Extracted data entries
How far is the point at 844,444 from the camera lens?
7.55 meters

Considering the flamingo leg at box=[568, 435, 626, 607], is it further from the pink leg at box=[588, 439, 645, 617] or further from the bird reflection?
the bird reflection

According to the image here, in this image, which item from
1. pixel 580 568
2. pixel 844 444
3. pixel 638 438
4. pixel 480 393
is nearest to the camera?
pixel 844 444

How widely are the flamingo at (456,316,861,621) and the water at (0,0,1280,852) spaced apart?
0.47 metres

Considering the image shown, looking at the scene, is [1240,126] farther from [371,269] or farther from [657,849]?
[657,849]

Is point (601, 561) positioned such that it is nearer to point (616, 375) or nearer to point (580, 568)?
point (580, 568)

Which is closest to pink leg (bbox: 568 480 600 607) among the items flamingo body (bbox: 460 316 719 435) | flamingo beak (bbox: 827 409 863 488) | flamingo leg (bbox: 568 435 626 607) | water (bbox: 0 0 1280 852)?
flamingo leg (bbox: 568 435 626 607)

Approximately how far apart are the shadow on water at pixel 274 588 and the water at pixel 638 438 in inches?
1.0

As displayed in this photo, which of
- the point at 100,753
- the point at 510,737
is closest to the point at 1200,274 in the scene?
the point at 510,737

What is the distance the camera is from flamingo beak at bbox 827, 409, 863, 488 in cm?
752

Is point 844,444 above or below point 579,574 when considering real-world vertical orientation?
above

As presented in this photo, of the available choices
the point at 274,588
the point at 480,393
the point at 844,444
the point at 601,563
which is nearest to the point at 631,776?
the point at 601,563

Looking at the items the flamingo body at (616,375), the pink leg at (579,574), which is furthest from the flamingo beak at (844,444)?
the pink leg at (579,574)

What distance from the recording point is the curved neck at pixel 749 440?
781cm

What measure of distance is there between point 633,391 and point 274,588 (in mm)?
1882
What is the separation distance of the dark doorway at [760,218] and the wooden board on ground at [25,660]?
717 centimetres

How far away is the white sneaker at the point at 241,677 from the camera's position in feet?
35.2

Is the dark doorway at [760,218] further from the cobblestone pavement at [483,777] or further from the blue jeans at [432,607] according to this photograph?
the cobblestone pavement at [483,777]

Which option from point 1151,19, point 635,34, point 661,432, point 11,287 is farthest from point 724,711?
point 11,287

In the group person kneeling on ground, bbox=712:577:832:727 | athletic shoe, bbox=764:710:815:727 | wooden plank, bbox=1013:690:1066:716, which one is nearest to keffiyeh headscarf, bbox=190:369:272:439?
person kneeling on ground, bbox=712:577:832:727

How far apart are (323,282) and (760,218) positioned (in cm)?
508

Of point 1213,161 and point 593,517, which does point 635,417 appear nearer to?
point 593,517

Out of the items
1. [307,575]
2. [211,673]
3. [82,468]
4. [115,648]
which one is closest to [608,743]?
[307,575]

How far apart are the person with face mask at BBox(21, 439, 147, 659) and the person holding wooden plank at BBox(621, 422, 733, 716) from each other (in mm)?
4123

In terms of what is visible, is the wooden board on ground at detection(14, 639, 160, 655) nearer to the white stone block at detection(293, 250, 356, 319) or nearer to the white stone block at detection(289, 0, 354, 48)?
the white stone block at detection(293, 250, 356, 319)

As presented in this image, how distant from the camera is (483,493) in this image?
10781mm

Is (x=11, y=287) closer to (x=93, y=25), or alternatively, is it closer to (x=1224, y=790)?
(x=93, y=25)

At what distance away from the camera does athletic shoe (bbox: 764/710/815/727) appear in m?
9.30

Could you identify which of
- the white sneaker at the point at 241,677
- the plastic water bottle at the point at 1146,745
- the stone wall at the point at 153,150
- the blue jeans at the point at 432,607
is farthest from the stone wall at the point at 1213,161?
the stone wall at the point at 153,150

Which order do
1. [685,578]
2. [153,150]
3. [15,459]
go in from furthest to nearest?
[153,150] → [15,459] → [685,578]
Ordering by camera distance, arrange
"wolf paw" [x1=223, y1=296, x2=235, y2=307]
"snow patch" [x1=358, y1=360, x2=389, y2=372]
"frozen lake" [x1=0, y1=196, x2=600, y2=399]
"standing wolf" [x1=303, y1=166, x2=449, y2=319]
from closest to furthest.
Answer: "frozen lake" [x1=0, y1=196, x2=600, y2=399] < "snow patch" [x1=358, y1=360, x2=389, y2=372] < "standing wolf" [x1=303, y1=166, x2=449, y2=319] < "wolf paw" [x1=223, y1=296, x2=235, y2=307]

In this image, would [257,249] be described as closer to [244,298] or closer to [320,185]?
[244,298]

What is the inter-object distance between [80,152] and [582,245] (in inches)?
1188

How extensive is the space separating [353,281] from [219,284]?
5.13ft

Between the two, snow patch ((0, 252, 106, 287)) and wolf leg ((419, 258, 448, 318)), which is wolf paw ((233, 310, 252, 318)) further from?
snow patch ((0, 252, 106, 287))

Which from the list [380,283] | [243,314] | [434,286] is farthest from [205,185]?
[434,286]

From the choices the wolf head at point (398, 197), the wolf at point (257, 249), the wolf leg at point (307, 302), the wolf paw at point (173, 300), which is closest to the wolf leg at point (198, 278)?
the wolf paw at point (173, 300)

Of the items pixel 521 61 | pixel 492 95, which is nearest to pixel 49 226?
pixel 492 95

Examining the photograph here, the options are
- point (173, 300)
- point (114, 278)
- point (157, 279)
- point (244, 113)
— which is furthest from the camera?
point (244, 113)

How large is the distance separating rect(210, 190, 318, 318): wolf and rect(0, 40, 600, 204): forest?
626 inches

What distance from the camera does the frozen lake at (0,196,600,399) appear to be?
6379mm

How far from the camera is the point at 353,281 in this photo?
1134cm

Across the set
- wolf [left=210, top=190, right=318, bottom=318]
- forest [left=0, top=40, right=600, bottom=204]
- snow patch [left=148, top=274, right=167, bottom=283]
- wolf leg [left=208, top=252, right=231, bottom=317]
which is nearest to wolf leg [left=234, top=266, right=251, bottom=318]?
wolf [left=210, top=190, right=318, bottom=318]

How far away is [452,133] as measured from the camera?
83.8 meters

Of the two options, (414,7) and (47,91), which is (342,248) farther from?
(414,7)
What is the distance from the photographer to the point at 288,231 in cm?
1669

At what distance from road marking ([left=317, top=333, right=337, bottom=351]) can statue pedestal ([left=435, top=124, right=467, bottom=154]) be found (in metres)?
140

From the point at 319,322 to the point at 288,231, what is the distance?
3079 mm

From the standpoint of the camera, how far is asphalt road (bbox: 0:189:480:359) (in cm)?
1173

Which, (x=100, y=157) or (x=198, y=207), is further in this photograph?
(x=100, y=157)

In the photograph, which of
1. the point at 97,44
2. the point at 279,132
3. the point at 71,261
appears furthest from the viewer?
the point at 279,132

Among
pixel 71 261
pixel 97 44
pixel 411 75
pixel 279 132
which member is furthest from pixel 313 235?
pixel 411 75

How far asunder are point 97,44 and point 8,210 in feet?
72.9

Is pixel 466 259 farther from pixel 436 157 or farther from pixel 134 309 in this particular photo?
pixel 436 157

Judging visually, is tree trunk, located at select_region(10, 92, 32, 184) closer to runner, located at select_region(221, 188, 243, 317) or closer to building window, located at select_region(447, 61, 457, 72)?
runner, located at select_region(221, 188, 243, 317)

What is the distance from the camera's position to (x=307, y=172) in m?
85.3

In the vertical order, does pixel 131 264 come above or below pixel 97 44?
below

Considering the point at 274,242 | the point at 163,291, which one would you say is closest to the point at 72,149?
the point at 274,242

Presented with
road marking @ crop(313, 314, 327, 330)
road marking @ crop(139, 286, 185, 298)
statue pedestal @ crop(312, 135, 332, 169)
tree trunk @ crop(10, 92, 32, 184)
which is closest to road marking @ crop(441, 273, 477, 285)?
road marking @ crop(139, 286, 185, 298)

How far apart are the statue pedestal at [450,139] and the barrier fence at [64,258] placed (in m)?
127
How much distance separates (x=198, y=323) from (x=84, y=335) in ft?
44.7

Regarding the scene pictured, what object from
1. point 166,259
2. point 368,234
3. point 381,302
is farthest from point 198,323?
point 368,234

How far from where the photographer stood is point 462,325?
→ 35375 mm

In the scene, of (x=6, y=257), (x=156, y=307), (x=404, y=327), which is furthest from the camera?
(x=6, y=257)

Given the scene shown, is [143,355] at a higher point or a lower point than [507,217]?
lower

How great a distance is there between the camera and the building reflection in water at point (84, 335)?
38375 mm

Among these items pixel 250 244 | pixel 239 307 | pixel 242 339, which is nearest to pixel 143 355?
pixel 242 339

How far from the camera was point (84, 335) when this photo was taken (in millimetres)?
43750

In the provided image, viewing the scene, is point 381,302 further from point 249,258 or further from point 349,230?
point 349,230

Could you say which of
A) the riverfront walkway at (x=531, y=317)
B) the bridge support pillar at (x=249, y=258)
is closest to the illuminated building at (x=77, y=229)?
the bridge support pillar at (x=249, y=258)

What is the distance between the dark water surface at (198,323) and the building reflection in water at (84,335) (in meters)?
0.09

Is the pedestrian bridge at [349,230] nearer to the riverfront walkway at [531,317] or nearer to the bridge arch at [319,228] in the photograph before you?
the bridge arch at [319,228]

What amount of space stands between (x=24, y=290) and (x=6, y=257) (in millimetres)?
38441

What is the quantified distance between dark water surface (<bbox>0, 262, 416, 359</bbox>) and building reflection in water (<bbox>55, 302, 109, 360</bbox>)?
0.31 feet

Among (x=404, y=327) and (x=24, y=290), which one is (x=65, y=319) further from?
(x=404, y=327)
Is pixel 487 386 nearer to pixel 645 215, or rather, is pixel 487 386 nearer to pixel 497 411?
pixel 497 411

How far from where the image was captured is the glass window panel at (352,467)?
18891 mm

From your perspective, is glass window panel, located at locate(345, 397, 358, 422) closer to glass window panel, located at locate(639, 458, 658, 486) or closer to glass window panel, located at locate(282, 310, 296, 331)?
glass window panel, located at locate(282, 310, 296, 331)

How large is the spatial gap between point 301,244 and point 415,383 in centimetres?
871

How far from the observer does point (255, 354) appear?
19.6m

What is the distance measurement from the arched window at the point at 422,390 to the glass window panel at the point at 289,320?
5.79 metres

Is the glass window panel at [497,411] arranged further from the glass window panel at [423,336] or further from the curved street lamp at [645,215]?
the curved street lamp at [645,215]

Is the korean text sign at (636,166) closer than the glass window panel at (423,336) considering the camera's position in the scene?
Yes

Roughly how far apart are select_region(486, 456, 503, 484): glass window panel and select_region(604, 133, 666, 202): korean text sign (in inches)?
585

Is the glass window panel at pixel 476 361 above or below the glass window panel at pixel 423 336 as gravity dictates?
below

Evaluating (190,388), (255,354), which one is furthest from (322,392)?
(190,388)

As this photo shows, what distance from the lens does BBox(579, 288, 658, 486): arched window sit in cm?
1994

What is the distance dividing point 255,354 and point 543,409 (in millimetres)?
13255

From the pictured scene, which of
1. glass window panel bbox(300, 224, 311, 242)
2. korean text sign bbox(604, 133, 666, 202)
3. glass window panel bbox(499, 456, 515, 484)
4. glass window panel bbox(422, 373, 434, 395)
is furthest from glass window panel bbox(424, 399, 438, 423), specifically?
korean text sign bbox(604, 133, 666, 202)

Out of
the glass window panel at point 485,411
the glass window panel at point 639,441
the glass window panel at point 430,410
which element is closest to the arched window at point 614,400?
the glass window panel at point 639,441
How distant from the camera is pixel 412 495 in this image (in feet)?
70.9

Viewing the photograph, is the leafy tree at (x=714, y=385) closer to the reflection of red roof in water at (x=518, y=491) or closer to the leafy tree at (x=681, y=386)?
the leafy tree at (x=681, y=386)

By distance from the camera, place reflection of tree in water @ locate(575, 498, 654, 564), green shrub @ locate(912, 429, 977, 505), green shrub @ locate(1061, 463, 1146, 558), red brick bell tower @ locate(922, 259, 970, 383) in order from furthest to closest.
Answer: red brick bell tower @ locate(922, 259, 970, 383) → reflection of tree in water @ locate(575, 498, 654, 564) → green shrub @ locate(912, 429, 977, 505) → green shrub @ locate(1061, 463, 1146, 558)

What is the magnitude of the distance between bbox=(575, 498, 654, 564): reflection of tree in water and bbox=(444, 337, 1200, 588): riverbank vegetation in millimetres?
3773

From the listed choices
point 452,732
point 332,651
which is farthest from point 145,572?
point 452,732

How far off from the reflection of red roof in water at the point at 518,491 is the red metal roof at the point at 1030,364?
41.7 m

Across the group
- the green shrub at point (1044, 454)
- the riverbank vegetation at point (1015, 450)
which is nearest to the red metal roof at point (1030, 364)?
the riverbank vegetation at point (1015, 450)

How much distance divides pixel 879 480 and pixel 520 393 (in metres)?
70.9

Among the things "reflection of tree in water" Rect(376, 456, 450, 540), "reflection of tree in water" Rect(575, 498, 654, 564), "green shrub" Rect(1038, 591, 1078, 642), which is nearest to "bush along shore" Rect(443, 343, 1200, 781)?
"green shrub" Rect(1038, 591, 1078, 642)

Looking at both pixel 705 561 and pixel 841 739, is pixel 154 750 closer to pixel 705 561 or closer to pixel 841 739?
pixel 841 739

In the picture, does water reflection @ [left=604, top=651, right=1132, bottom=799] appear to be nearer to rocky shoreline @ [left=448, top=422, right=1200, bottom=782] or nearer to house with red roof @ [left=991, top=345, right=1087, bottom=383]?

STATED TASK => From the line containing "Which order do" up to and including the line containing "[153,150] → [15,459] → [685,578]", give each line of the listing as a string in a JSON list, one string per line and no blank lines.

SOLUTION TO THIS EXERCISE =>
[
  "Which order do",
  "1. [685,578]",
  "2. [153,150]",
  "3. [15,459]",
  "go in from furthest to nearest?",
  "[153,150] → [15,459] → [685,578]"
]